(Text passage)
____________________

ZIL Transaction Creation and Assignment

Once the zilog_t structure is obtained, the next line within zfs_write pertaining to the ZIL is this one:

zfs_log_write(zilog, tx, TX_WRITE, zp, woff, tx_bytes, ioflag);

The zfs_log_write function is used to create new itxs, as well as insert them into one of the ZIL’s list of transactions.

zil_itx_create

Inside of zil_log_write, the function zil_itx_create is used to allocate one or more itx_t structures to represent the write system within the in-memory portion of the ZIL. That can be seen here:

while (resid) {
	itx_t *itx;
	lr_write_t *lr;
	ssize_t len;

	/*
	 * If the write would overflow the largest block then split it.
	 */
	if (write_state != WR_INDIRECT && resid > ZIL_MAX_LOG_DATA)
		len = SPA_OLD_MAXBLOCKSIZE >> 1;
	else
		len = resid;

	// ... <snip> ...

	itx = zil_itx_create(txtype, sizeof (*lr) +
	    (write_state == WR_COPIED ? len : 0));

	// ... <snip> ...

	resid -= len;
}

Where zil_itx_create simply allocates and initializes the in-memory itx_t structure:

itx_t *
zil_itx_create(uint64_t txtype, size_t lrsize)

____________________

(Work required)
Print everything in the passage on ZIL transaction creation from "Inside of zil_log_write, the" down to "then split it.", without changing a character.

(Material provided)
____________________

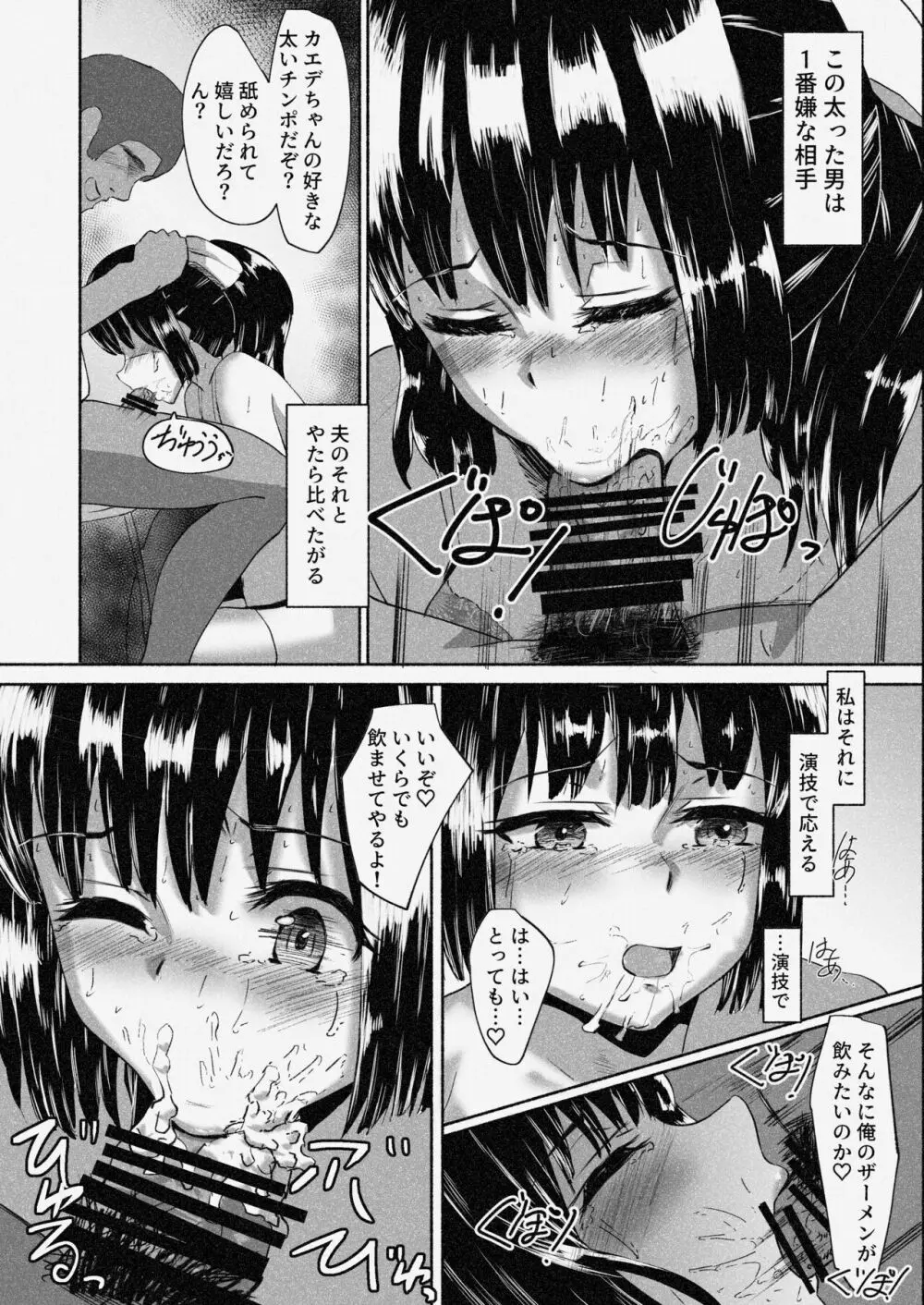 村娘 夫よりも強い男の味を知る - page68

____________________

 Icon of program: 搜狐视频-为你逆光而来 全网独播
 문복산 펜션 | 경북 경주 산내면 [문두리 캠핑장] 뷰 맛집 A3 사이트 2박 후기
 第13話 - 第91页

____________________

(Exercise solution)
Inside of zil_log_write, the function zil_itx_create is used to allocate one or more itx_t structures to represent the write system within the in-memory portion of the ZIL. That can be seen here:

while (resid) {
	itx_t *itx;
	lr_write_t *lr;
	ssize_t len;

	/*
	 * If the write would overflow the largest block then split it.